I have an assignment where I'm writing a bunch of basic Primitive Recursive functions, one of them is subtraction. I was not provided with a definition for predecessor and think it's unlikely I can define it as eval Pred [x] = x-1. Below is my definition of PR and I have several other functions defined such as times, AND, OR, NOT, pow, true, false, and ite. Is it possible to define subtraction with only what I have here? If so can someone give me some guidance. My current thinking is I can do something like, given minus[x,y] recurse y times then return P 2 . If y > x I should return zero.
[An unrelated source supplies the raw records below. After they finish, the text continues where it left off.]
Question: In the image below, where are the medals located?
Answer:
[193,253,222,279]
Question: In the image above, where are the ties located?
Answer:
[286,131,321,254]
Below is my definition of PR.

 import Prelude hiding (pred,and,or,not)

 data PR = Z
     | S
     | P Int
     | C PR [PR]
     | PR PR PR
     deriving Show
 eval :: PR -> [Integer] - Integer
 eval Z _ = 0
 eval S [x] = x+1
 eval (P n) xs = nth n xs
 eval (C f gs) xs = eval f (map (\g -> eval g xs) gs)
 eval (PR g h) (0:xs) = eval g xs
 eval (PR g h) (x:xs) = eval h ((x-1) : eval (PR g h) ((x-1):xs) : xs)

 nth _ [] = error "nth nil"
 nth 0 _ = error "nth index"
 nth 1 (x:_) = x
 nth (n) (_:xs) = nth (n-1) xs

 one = C S [Z]
 plus = PR (P 1) (C S [P 2])

Edit; I've found my problem is with defining the correct base case. PR (P 3) (P 1) returns P 1 - 1, which is a step in the right direction, however, I need to recurse P 3 times. I'm thinking something like PR (PR Z (P 3)) (P 1) will do it. That of course is not correct but the idea is to recurse from P 3 to Z with P 1 decrementing each time.

Answer 1

I realized the way to do this is to define predecessor using PR.

pred = PR Z (P 1)

returns x-1 or zero if x = 0.

From there modus can be defined as follows

modus = C modus' [P 2, P 1]
modus' = PR P 1 (C pred [P 2])

Which recursively decrements P 1 P 2 times or until P 1 is equal to zero.